* _Task objective_
Reproduce, word for word, the mailing-list message below about whether GNOME strings should use American or British English.

* _Text to read_

On Mon, 13 Dec 2004, Adam Weinberger wrote:
David Lodge wrote:
Quoting Danilo Å egan <danilo gnome org>:
I don't think we have a policy of using American English in the
msgid.
We discussed this before, and I proposed to have a more thorough
discussion at the Guadec meeting in Krisiansand, but there was no
meeting on this in Kristiansand. Maybe next time. My suggestion is
that
we continue to use English English, as it is more used around the
world.
and needs less modifications when going from one version of
English to
another.
So, it is recommended for at least documentation.
OTOH, we already have all the code in U.S. English, and we have en_GB
team (and no en_US team).
Switching now to British English is going to cause many problems for
other translators as well.
I fully agree with Danilo - even though I don't like American
English (being
British ;-) - I realise that the majority of GNOME developers and
users either
speak or have been taught American English. With my own
correspondance with
NNES I have noted that, for Europe at least, American spelling and
grammar is
taught in preference to British and with the homogenity of American
documents
this is probably the safer option.
As the en_GB teams does exist (though it seems to just be me at the
moment!) I
see nothing wrong with stating that all strings should be follow
American
grammar and spelling.
I have actually raised bugs where spellings have been mixed (mainly on
gnumeric).

* _Recorded data_
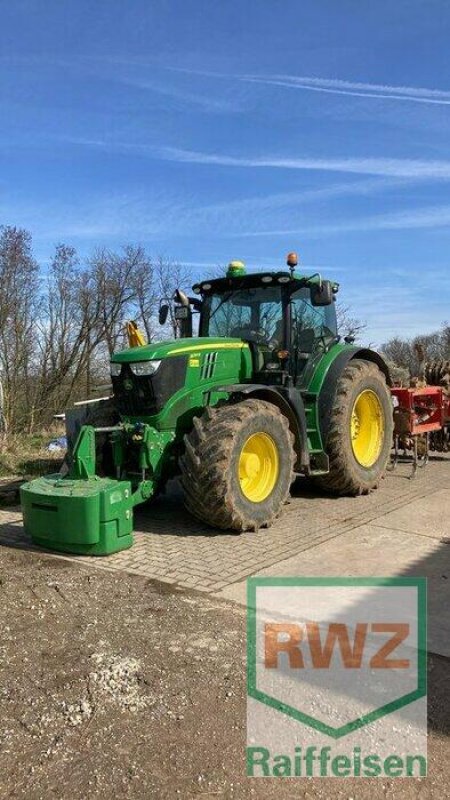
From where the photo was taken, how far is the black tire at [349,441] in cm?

* _Complete output_
On Mon, 13 Dec 2004, Adam Weinberger wrote:
David Lodge wrote:
Quoting Danilo Å egan <danilo gnome org>:
I don't think we have a policy of using American English in the
msgid.
We discussed this before, and I proposed to have a more thorough
discussion at the Guadec meeting in Krisiansand, but there was no
meeting on this in Kristiansand. Maybe next time. My suggestion is
that
we continue to use English English, as it is more used around the
world.
and needs less modifications when going from one version of
English to
another.
So, it is recommended for at least documentation.
OTOH, we already have all the code in U.S. English, and we have en_GB
team (and no en_US team).
Switching now to British English is going to cause many problems for
other translators as well.
I fully agree with Danilo - even though I don't like American
English (being
British ;-) - I realise that the majority of GNOME developers and
users either
speak or have been taught American English. With my own
correspondance with
NNES I have noted that, for Europe at least, American spelling and
grammar is
taught in preference to British and with the homogenity of American
documents
this is probably the safer option.
As the en_GB teams does exist (though it seems to just be me at the
moment!) I
see nothing wrong with stating that all strings should be follow
American
grammar and spelling.
I have actually raised bugs where spellings have been mixed (mainly on
gnumeric).